Ach ja gebrauchsfertig. 
FA kontrolliert eine Frau am Angelwasser. " 'Gibt ne Anzeige wegen Fischwilderei, sie haben eine gebrauchsfertig Angelausrüstung am Wasser dabei aber keine Angelerlaubnis.
Sie kontert: Ok, gibt ne Anzeige wegen Vergewaltigung. Sie haben eine gebrauchsfertige Ausrüstung dabei und auch keine Erlaubnis.


----------



## Dooser75 (22. Februar 2018)

*AW: Kanal mit dem Deeper abtasten ohne Erlaubnisschein?*



Wegberger schrieb:


> Hallo Dooser,
> 
> du kommst hier mit einer Frage an, die mit gesunden Menschenverstand .... rechtstechnisch nicht auflösbar ist.
> 
> ...



Falsch, einfache Frage: Darf man, oder darf man nicht. Ja, oder nein. Wo ist da eine Konfliktsituation?

Ich will das ganze auch nicht ausweiten, etc. weil im Grunde die Frage mE. bereits beantwortet wurde.

Schönen Tag noch.

MfG


----------



## Dooser75 (22. Februar 2018)

*AW: Kanal mit dem Deeper abtasten ohne Erlaubnisschein?*

Guten Morgen, sry hatte ich vergessen.

Ich habe jetzt mal bei der Bezirksregierung in Arnsberg angerufen und mit dem zuständigen Fischereidezernent gesprochen. Folgendes hat er mir gesagt

Ein fangfähiges Gerät ist erst MIT einem Haken ein fangfähiges Gerät. Das Gewässer darf ich mit dem Deeper abtasten etc. soviel ich will auch OHNE Angelschein/Erlaubnisschein zB. am Kanal,   ausser an verpachtete/private Gewässer zB. Vereinsseen. Ob zum auslooten/abtasten eine Rute, Besenstiel, oä. benutzt wird spielt keine Rolle.


----------



## daci7 (22. Februar 2018)

*AW: Kanal mit dem Deeper abtasten ohne Erlaubnisschein?*

Also darf ich auch an einem Gewässer an dem Echos zum Angeln verboten sind mit meinem Plotter OHNE Angelschein und Angelsachen drüber fahren, mir eine Karte machen und dann beim Fischen einfach nur den Plotter ohne Geber mitnehmen?! |rolleyes
Was denkt ihr?

PS: Ich hab keinerlei Interessen daran das zu machen. Ich befürchte aber wir werden bald Formulierungen wie "Alle Handlungen die direkt oder indirekt mit dem Angeln zu tun haben, auf das Angeln abzielen oder das Angeln vorbereiten ..." in unseren Gesetzestexten wiederfinden...


----------



## smithie (22. Februar 2018)

*AW: Kanal mit dem Deeper abtasten ohne Erlaubnisschein?*



daci7 schrieb:


> Also darf ich auch an einem Gewässer an dem Echos zum Angeln verboten sind mit meinem Plotter OHNE Angelschein und Angelsachen drüber fahren, mir eine Karte machen und dann beim Fischen einfach nur den Plotter ohne Geber mitnehmen?! |rolleyes
> Was denkt ihr?


m.E. ja - warum sollte der Bootskapitän ohne Echolot/Plotter navigieren müssen, "nur" weil sich der Fischereiberechtigte einbildet Echolote zu verbieten?

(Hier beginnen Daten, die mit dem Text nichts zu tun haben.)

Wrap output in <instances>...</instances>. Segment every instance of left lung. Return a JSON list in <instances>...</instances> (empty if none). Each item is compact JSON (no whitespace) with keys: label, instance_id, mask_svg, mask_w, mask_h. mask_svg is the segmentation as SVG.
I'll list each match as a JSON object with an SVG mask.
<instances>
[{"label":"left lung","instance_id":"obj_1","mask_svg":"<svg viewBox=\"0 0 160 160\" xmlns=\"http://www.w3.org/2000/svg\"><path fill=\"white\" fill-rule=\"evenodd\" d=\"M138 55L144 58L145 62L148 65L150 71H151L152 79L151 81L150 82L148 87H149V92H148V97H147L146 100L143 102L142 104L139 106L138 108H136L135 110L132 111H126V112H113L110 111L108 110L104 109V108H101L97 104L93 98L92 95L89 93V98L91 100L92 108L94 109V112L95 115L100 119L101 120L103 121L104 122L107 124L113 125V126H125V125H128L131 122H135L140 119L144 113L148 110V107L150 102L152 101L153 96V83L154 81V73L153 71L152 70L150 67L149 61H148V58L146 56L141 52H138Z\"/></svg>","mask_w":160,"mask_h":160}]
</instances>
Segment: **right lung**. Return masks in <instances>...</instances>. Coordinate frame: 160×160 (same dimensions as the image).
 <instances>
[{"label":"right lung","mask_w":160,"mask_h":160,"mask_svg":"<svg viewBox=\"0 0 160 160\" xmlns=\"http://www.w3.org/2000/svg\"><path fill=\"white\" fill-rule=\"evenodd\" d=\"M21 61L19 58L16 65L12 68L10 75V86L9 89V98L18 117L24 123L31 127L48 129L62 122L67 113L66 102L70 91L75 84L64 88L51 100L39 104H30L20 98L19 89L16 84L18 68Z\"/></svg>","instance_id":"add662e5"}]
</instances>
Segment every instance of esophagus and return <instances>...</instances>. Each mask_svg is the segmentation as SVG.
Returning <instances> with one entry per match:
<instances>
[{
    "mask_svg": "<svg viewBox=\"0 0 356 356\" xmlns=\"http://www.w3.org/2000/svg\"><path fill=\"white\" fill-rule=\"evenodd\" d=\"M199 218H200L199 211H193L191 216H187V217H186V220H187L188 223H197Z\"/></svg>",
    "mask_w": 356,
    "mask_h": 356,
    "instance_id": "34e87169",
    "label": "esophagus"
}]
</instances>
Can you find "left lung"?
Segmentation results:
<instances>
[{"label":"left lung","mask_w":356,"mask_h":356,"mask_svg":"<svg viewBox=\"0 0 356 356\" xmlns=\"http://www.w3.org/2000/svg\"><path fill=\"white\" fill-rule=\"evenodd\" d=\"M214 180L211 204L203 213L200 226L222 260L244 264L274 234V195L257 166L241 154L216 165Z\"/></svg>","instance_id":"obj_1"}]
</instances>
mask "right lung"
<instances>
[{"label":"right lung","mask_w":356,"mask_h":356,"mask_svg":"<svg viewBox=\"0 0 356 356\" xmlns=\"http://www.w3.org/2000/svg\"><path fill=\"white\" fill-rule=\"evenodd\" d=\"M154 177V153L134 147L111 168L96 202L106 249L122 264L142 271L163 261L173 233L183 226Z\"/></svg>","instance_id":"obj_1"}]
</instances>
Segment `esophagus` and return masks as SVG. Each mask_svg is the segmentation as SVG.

Wenn sich jetzt wirklich jemand die Mühe macht und sich eine Karte von dem Gewässer erstellt indem er mit seinem Boot den See abfährt, habe ich kein Problem damit.
(könnte ja jemand mit einer Lot-Rute auch machen   )


Ich kenne das aus Vorstandszeiten ja auch noch: man kommt leicht in die Verbotsspirale. Das liegt aber wesentlich auch an der Interpretationsfreudigkeit von ein paar wenigen (!) Anglern.

Und wenn dann Leute schreiben "wenn der Verein nicht in der Lage ist, seine Verbote ordentlich zu formulieren" kann ich mir nicht vorstellen, dass diejenigen da intensiver damit zu tun hatten...


----------



## u-see fischer (22. Februar 2018)

*AW: Kanal mit dem Deeper abtasten ohne Erlaubnisschein?*



smithie schrieb:


> mUnd wenn dann Leute schreiben "wenn der Verein nicht in der Lage ist, seine Verbote ordentlich zu formulieren" kann ich mir nicht vorstellen, dass diejenigen da intensiver damit zu tun hatten...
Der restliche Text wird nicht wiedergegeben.